Rawson encara el final de la zafra de langostino entre volumen relevante y reacomodamientos comerciales


lunes, 2 febrero de 2026

Por Pablo fernandez

La temporada onshore de langostino en el puerto de Rawson comienza a mostrar, hacia el cierre de enero, señales claras de que la campaña 2025–2026 ingresó en su fase final. Con un volumen acumulado que ronda casi ls 70.000 toneladas descargadas a fines de enero, la zafra continúa siendo relevante en términos productivos y sostiene la actividad de las plantas radicadas en Chubut, aunque el pulso del negocio ya no responde a la lógica expansiva del arranque.

En el sector se multiplican las lecturas propias del tramo de cierre: mayor dispersión en la disponibilidad de tallas, mareas más irregulares, tiempos de pesca extendidos y un mercado externo que dejó de absorber con la voracidad inicial. En la comercialización en planta, el escenario también se reordenó. Fue Newsan quien terminó fijando referencias de precios y modalidades de pago, mientras que operadores de menor escala comenzaron a estirar plazos, reintroduciendo un grado de incertidumbre en los cobros que impacta directamente en la cadena extractiva.

Si se compara con el ciclo anterior, el volumen actual queda por debajo de la campaña 2024–2025, que cerró febrero con un récord histórico de 106.000 toneladas. Esa brecha, lejos de desmerecer la temporada en curso, permite dimensionar con mayor precisión el momento que atraviesa la pesquería: una campaña significativa, pero ya claramente instalada en la lógica de administración del final. Con febrero en curso y una expectativa de cierre hacia fines de mes —según la percepción de biomasa que reportan las mareas—, la discusión dejó atrás el “despegue” y se centra ahora en la continuidad ordenada de las descargas, la planificación industrial y la evolución del frente comercial.

En el plano operativo, armadores y tripulaciones describen una dinámica más errática que en años anteriores. En varias salidas, completar bodega demanda más tiempo y no se descartan regresos con carga parcial, una situación habitual cuando la pesquería avanza y la concentración del recurso pierde regularidad. Para el puerto y la industria, ese comportamiento obliga a recalibrar semana a semana la logística: turnos, cámaras de frío, ritmos de descarga y abastecimiento de materia prima.

Desde el mercado, el dato dominante es el reacomodamiento final de precios. Tras un inicio con valores firmes —impulsados por una oferta inicial más ajustada y un interés comprador sostenido—, las cotizaciones comenzaron a ceder a medida que el flujo de producto se normalizó y Europa incorporó mayor volumen. Aun así, las referencias actuales se mantienen por encima de los mínimos observados durante 2025, lo que sigue otorgando margen de incentivo al segmento procesador.

En tierra, las plantas continúan operando a buen ritmo. La demanda de langostino sigue activa, en un contexto donde los valores finales de exportación mejoraron respecto de campañas anteriores. La prioridad industrial pasa hoy por sostener regularidad en el ingreso de materia prima, asegurar continuidad productiva y cumplir compromisos comerciales, con especial atención en la calidad y homogeneidad del producto que entra a línea. En términos generales, el sistema comercial muestra signos de mayor saneamiento tras las distorsiones de años previos, con mayor previsibilidad cuando los compradores en boca de bodega son empresas consolidadas y de trayectoria.

Sin embargo, el tramo final de la zafra también vuelve a dejar expuestas falencias estructurales que se repiten campaña tras campaña.

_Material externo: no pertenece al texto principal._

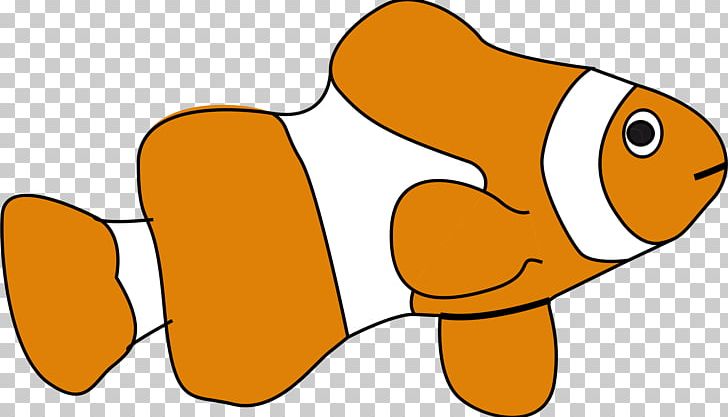 Clownfish PNG, Clipart, Area, Artwork, Beak, Big Fish Cliparts, Cartoon Free PNG Download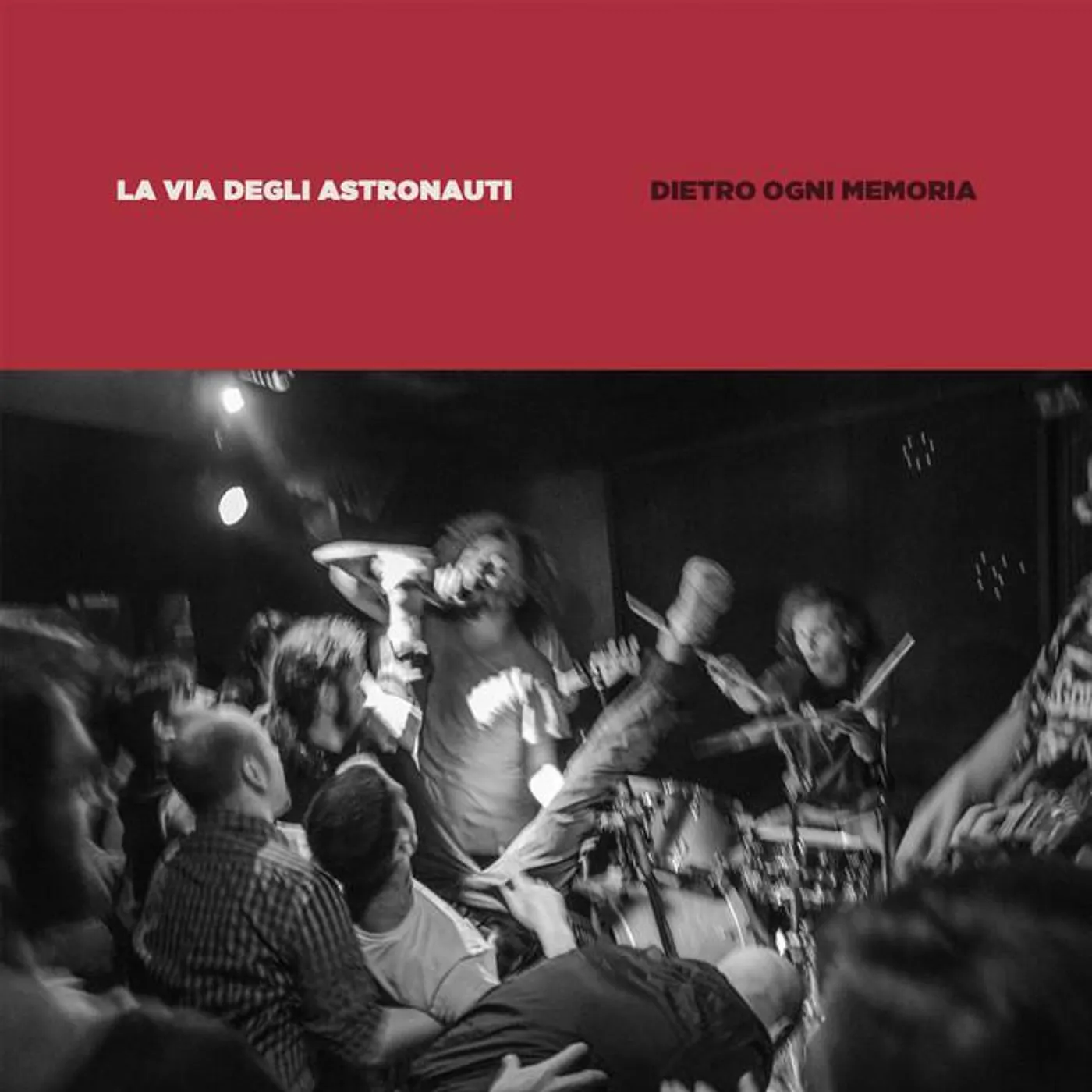 La via degli astronauti Brand Page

En el plano administrativo, persisten déficits evidentes en control y fiscalización. A lo largo de la temporada no se respetaron horarios de pesca ni se aplicó un esquema de control efectivo acompañado por un régimen sancionatorio consistente, afectando la equidad frente a otros segmentos de la flota que sí operan bajo reglas verificables.

Algo similar ocurrió con el control del peso de los cajones, que en la práctica fue inexistente, salvo intervenciones aisladas más orientadas al impacto comunicacional que a garantizar trazabilidad y cumplimiento estricto de la normativa. Las consecuencias trascienden el ámbito pesquero y alcanzan incluso al sistema tributario: lo que no se declara termina alimentando circuitos paralelos, fuera de los registros formales y al margen de la gravitación impositiva.

Si la proyección de cierre hacia fines de febrero se confirma, las próximas semanas serán clave para completar el balance definitivo de la temporada 2025–2026 y ubicarla en perspectiva histórica. En Rawson ya se percibe clima de final de zafra: algo menos de langostino, tallas más chicas y un contexto operativo exigente. Fue una temporada compleja, atravesada por mal tiempo y un mercado que pasó de firme a más pesado, dejando, una vez más, preguntas abiertas sobre el ordenamiento y los controles en la pesquería.